⟨

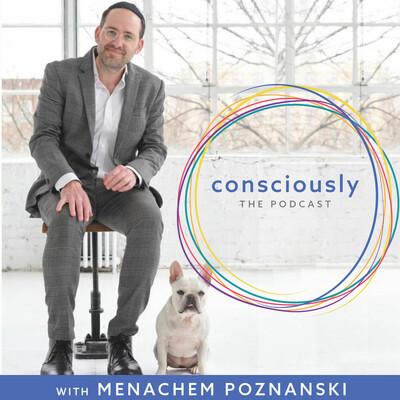 Conscious(ly) with Menachem Poznanski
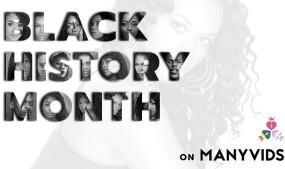ManyVids Celebrates Black History Month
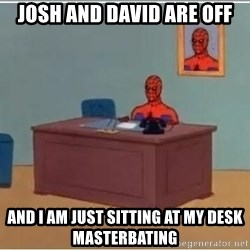 Spiderman Desk - Josh and David are off And I am just sitting at my desk masterbating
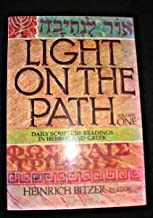 Light on the Path/Light Auf Dem Weg: Daily Scripture Readings in Hebrew and Greek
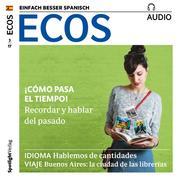 Spanisch lernen Audio - Wie die Zeit vergeht!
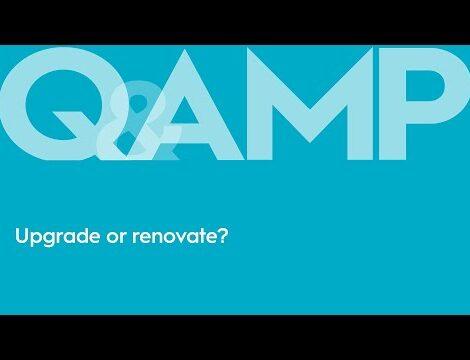 Upgrade or Renovate?   Q&AMP
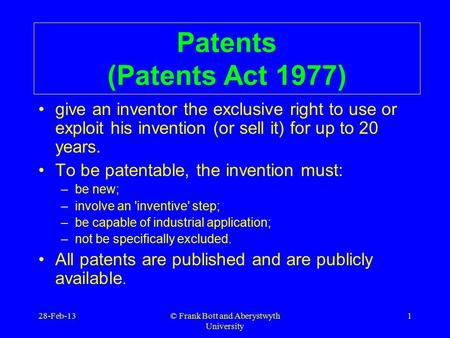 © Frank Bott and Aberystwyth University 1 Patents (Patents Act 1977) give an inventor the exclusive right to use or exploit his invention (or sell it)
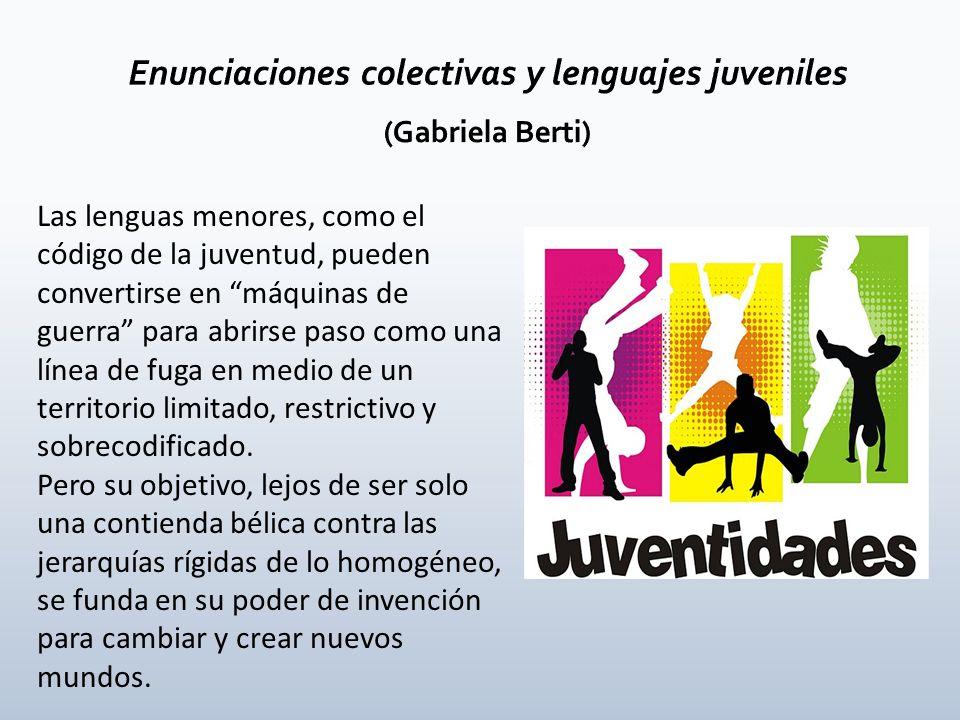 Enunciaciones colectivas y lenguajes juveniles (Gabriela Berti)
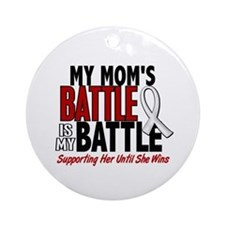 My Battle Too 1 PEARL WHITE (Mom) Ornament (Round)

⟩

Return the complete material above exactly, with no picture.

 Conscious(ly) with Menachem Poznanski
ManyVids Celebrates Black History Month
 Spiderman Desk - Josh and David are off And I am just sitting at my desk masterbating
 Light on the Path/Light Auf Dem Weg: Daily Scripture Readings in Hebrew and Greek
 Spanisch lernen Audio - Wie die Zeit vergeht!
 Upgrade or Renovate?   Q&AMP
 © Frank Bott and Aberystwyth University 1 Patents (Patents Act 1977) give an inventor the exclusive right to use or exploit his invention (or sell it)
 Enunciaciones colectivas y lenguajes juveniles (Gabriela Berti)
 My Battle Too 1 PEARL WHITE (Mom) Ornament (Round)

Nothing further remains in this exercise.